Quand il a fallu aménager l’espace que lui offrait le Studio 13-16, Mohamed Bourouissa a repensé à la salle de sport de l’EPM :« Quand je les ai vus au sport, leur corps était complètement libéré de contraintes spatiales… j’ai revu des adolescents ». « Ils oublient qu’ils sont incarcérés, ce qu’on peut retrouver aussi dans des activités comme la sculpture » ajoute Ahmed El-Borj. « Lorsqu’ils monopolisent leur attention sur une activité, ils oublient tout le reste […] ils se livrent sans même s’en rendre compte ». Parfois même, « il y a des jeunes qui produisent un objet et qui le détruisent juste après. Ils le détruisent car ils montrent d’eux-mêmes, et peut-être qu’à la fin, ils s’en rendent compte ».

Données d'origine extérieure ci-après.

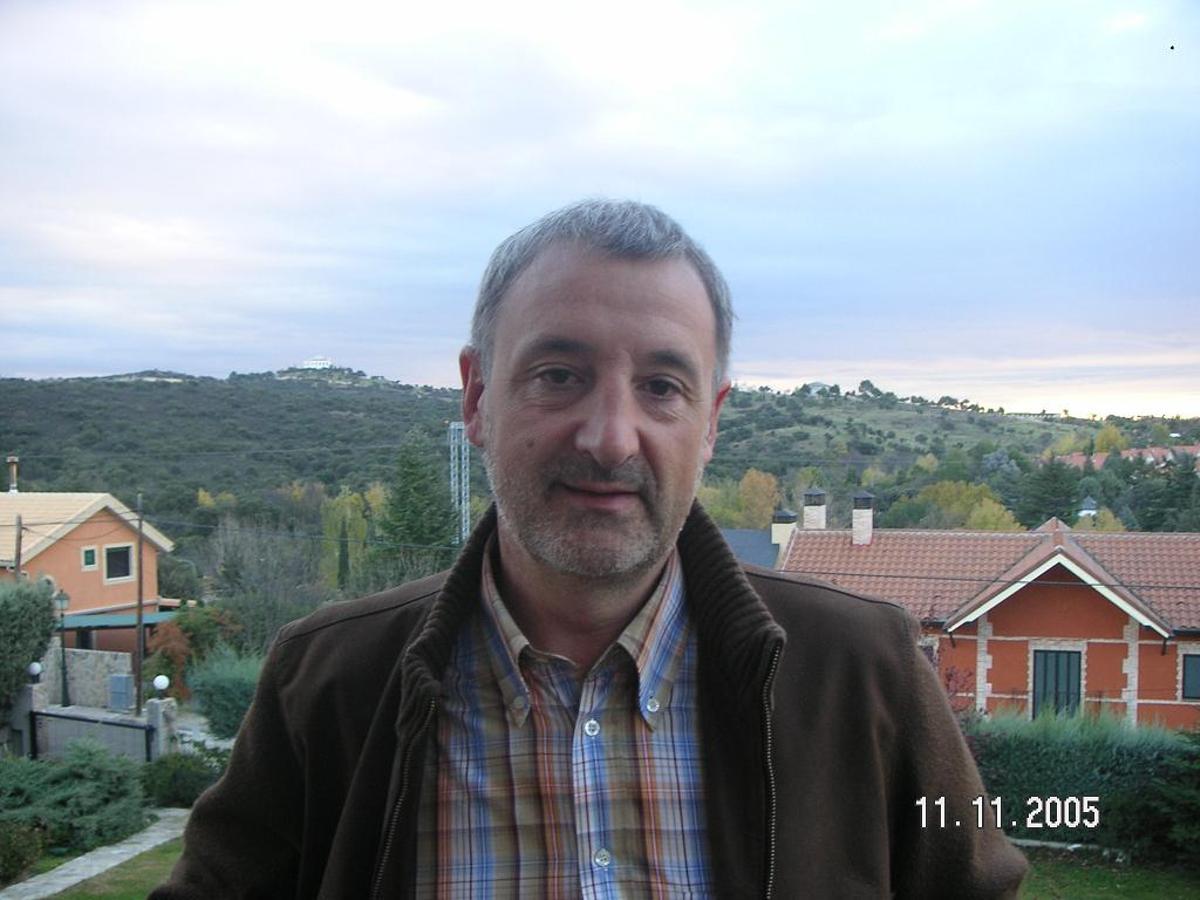 Xosé Mª Rodríguez de Bimeda.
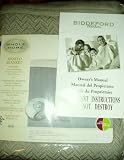 Biddeford Whole Home Electric Warming Heated Blanket with Digital Control Size: QUEEN, Color: Green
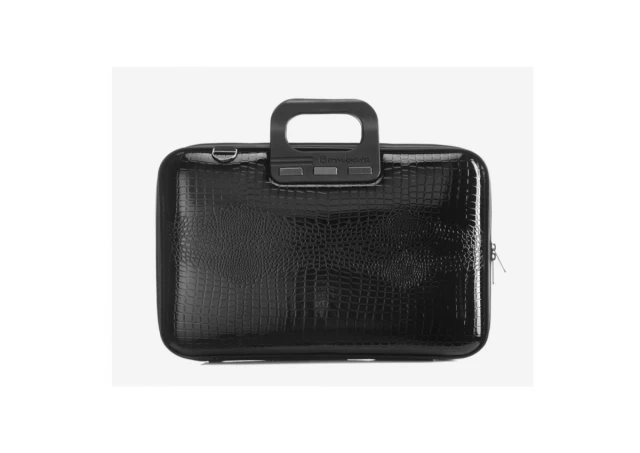 Torba BOMBATA Shiny Cocco 13" /Crna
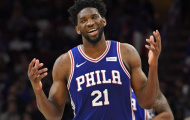 Clip nóng: Joel Embiid làm thịt Washington Wizards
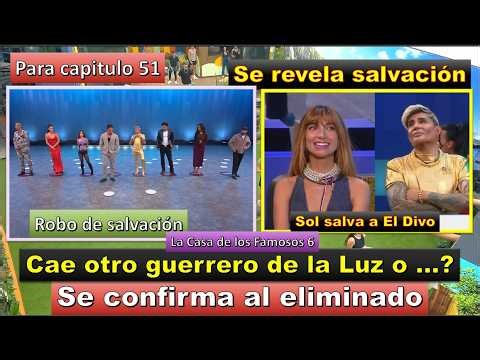 Se revela salvación Sol salva a Divo? Se confirma eliminado otro guerrero para Capitulo 51 LCDLF USA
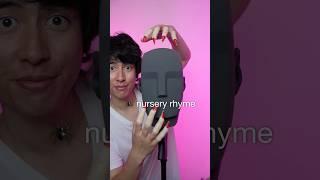 this will give you the SHIVERS #asmr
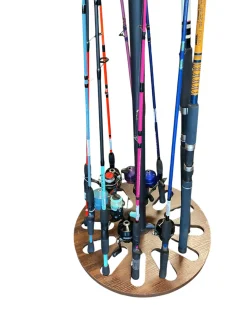Used Zebco 202 Rod and Reel Combo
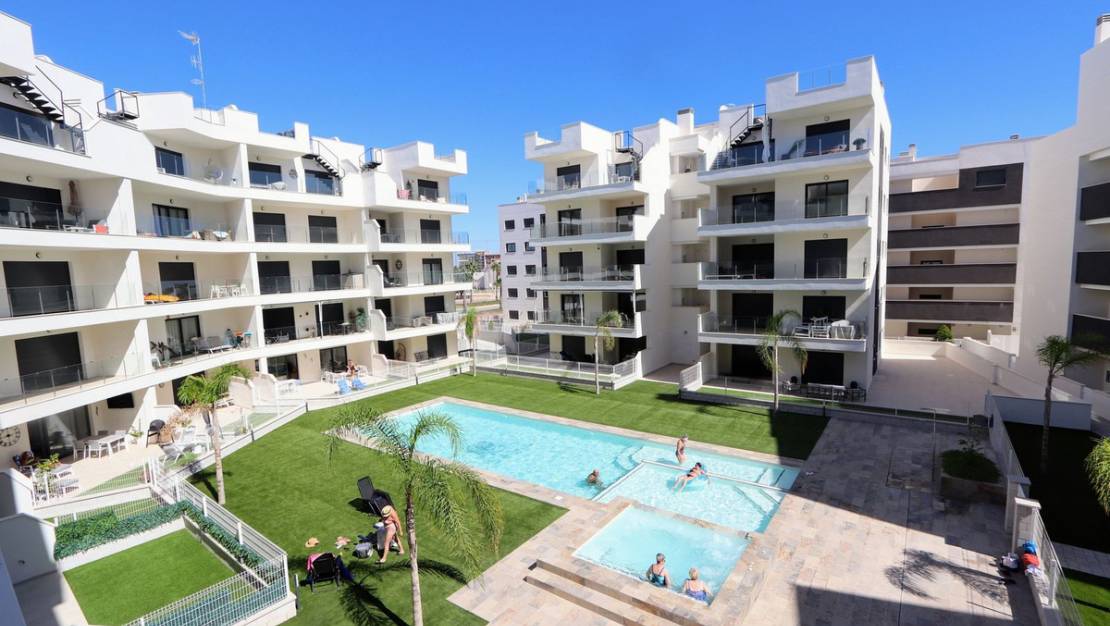 Sale - Apartment - Los Alcázares - Los Alcazares Centro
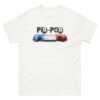 🚨 T-shirt Homme « Pin-Pon » – Cadeau humour pour policier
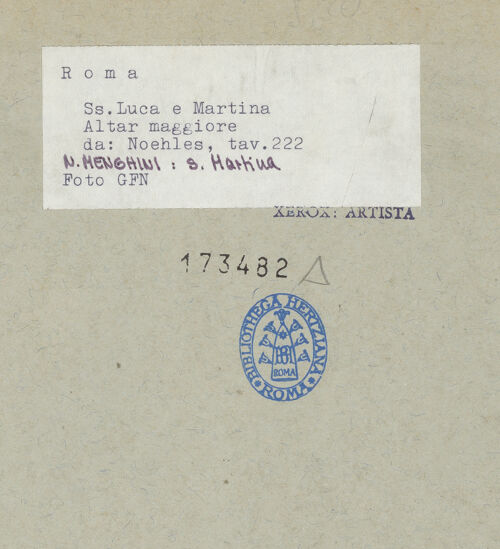 Rückseite von bh173482_recto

Enfants, adolescents et parents ont fait part de leurs interrogations à Ahmed El-Borj lors de la manifestation. Des interrogations qui laissent entendre que la réalité du monde carcéral est peu connue du grand public. Ahmed El-Borj est heureux d’avoir pu leur apporter des éléments de réponse.
Et ce n’est pas fini ! Mohamed Bourouissa et Ahmed El-Borj ont décidé de continuer le projet, pour aller « plus en profondeur dans la thématique de l’affect ».